If Joey were a man, though, he’d tell Nathan’s, MLE, and their contract (seriously, a sport that’s ostensibly relevant ONE day a year is banning its athletes from getting media attention it desperately needs?) to eat it and simply face Kobi mano-a-mano in some kind of annual event.

Sure, it’s an interesting idea that MLE wants to be what the ATP is to tennis or the PGA is to golf, but those are established sports with the same competitors week after week rather than mere local legends, known for more than one event, and have been around for centuries with a large international following.

MLE’s biggest competition is regional one-day eat-offs, which is because competitive eating will and almost certainly always will be a quirky sport where all the competitors have day jobs. Smaller events across the world shouldn’t have to bow to MLE’s contractual demands to become sanctioned.

A similar parallel is the World Series of Poker, which has one major tournament on ESPN but sanctions dozens of smaller tournaments across the country. However, the WSOP would never dream of forcing competitors to sign restrictive contracts, and players regularly play in non-WSOP events all over the globe.

Even in the pipe dream that competitive eating actually does become a popular sport with a following like golf or tennis, it can’t become fully sanctioned until it reaches that stage.

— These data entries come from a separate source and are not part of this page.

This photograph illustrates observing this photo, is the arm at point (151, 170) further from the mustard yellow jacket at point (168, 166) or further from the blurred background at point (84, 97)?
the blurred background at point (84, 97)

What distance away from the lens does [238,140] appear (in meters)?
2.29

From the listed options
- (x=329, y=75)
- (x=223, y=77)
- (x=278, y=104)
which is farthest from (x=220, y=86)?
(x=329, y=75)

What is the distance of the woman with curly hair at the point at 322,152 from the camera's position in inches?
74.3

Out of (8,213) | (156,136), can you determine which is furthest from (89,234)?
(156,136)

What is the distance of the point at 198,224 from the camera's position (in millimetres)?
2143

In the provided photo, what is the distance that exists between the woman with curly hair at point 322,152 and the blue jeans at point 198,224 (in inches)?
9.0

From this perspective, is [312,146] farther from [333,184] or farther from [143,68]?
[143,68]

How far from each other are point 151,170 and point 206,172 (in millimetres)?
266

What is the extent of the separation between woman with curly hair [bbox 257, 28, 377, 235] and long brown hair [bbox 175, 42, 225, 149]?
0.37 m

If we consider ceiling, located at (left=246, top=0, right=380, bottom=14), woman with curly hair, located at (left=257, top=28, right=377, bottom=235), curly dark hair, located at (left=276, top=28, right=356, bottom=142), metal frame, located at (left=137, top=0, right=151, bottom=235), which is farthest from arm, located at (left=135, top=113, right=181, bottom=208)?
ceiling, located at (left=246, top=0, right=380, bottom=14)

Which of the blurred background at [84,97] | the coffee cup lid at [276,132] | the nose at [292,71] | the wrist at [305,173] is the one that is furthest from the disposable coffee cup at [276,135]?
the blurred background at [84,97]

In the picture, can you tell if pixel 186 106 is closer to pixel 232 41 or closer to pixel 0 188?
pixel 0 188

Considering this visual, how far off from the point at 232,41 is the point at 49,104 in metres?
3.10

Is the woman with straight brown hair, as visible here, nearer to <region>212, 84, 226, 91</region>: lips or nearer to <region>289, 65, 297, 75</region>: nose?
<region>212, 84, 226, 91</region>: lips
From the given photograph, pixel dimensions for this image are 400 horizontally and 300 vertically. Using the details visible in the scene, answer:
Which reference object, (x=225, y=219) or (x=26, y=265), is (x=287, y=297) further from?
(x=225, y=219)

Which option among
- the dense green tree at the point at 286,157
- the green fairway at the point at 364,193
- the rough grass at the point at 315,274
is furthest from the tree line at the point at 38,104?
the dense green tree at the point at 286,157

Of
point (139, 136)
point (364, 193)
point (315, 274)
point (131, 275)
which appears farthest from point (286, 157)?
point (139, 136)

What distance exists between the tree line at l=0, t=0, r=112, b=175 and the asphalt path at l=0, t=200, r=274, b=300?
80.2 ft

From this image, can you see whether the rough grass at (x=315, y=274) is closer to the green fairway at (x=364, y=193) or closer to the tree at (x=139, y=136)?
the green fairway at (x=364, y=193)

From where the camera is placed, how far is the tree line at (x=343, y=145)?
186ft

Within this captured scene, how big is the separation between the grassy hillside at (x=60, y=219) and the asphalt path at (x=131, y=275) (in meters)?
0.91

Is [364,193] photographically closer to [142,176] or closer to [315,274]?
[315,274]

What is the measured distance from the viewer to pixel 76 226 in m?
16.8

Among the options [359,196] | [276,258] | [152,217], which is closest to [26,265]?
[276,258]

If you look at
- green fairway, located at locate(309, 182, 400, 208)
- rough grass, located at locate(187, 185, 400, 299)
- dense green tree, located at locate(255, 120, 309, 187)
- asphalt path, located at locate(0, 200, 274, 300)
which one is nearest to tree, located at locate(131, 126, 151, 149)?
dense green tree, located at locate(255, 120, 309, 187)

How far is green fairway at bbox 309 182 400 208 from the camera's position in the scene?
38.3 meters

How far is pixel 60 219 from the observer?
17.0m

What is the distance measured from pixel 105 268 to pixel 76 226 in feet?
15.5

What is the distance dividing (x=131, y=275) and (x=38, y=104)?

But if MLE can’t realize this, then its only household name, Joey Chestnut, can force their hand.

I used to worship Joey for being the American who finally took home the Nathan’s belt after years of exporting it overseas, but now I just see him as a coward who hides behind MLE’s rules so that he can continue to call himself the hot dog king. The irony isn’t lost that it’s the Japanese star rather than the American who celebrates the true values of Independence Day every July 4.

Jim Pagels is a Columbia University student majoring in English and American studies. He was sports editor for the Columbia Daily Spectator and writes for Slate from time to time. He is allegedly the 17th-string point guard for the Dallas Mavericks.